In random mode sampling, the delay between the trigger and the successive sample points is changed in a pseudo-random or random manner. FIG. 10 illustrates, with sample points 1 through 9 arranged in pseudo-random or random order. For example, a first sample is taken at some delay from trigger to sample point (sample point 1), then a second sample is taken at a different delay from trigger to sample point (sample point 2), etc.

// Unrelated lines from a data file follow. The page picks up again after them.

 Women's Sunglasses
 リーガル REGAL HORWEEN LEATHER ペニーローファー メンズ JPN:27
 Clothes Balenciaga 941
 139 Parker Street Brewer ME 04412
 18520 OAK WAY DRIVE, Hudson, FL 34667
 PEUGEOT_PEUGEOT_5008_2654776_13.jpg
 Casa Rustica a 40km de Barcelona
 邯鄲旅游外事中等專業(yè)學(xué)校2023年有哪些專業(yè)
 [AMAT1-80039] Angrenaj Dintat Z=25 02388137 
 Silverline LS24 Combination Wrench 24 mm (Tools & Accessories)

Since the delay between the trigger and successive sample points is varied in a random or pseudo-random manner, there is a high probability that the change in Vdut between successive samples can be equal to the maximum change in Vdut (for example, Vdut changes by the maximum amount between sample points 1 and 2 in FIG. 10). Since the filter voltage Vfilter has to track the change in Vdut, the loop settling time is large in random sampling mode. If the capacitor used is the same as in linear mode, then more sampling-beam pulses are needed per measurement (longer loop settling time) for random mode. If a smaller capacitor is used without changing the number of sampling-beam pulses per measurement, noise increases. Typically, a combination of a smaller capacitor and an increased number of samples is used for random mode. For example, for a 1 nanosecond beam pulse width, the number of samples is increased from 1000 in linear mode to 2000 in random mode, and the capacitor is decreased from 2200 pF in linear mode to 1000 pF in random mode. In this example, random mode takes approximately 5 times longer than linear mode to reach a desired signal-to-noise ratio.

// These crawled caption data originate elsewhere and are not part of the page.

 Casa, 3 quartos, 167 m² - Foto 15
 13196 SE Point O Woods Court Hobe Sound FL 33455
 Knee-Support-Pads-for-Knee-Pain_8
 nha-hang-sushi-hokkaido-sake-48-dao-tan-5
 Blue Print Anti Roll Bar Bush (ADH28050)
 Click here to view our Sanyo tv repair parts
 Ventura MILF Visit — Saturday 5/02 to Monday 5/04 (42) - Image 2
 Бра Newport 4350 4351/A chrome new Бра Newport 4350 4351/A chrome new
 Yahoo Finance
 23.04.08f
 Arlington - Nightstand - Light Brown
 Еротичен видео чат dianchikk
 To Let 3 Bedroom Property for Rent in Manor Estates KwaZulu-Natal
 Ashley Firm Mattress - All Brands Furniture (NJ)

U.S. Pat. No. 5,210,487 shows (in FIG. 11 of the patent) a scheme in which the voltage of the filter grid Vfilter is produced by convening a measured-voltage signal to an analog voltage and summing this analog voltage with an offset voltage Voffset which sets the operating point of the filter grid. U.S. Pat. No. 5,210,487 shows (in FIG. 13 of the patent) a scheme in which the voltage of the filter grid Vfilter is produced by summing the measured-voltage signal from the integrator with an offset voltage Voffset which sets the operating point of the filter grid.
U.S. Pat. No. 5,144,225 shows (in FIG. 12 of the patent) a scheme in which a sampling circuit is operates as multiple loops in parallel. Each time a measurement is taken at a given delay following the trigger signal, the filter voltage is set by the output of a DAC based on a stored rolling average of previous voltage measurements at that delay following the trigger signal. The integration loop in this scheme has a built-in delay due to the delays involved in digitizing signal from the e-beam column of the prober, storing the digitized value in memory and applying the stored value to the filter at the next measurement at that delay. That is, real-time feedback control is not possible with this scheme. Also, the same measurement parameters are used for successive measurements at each sample point.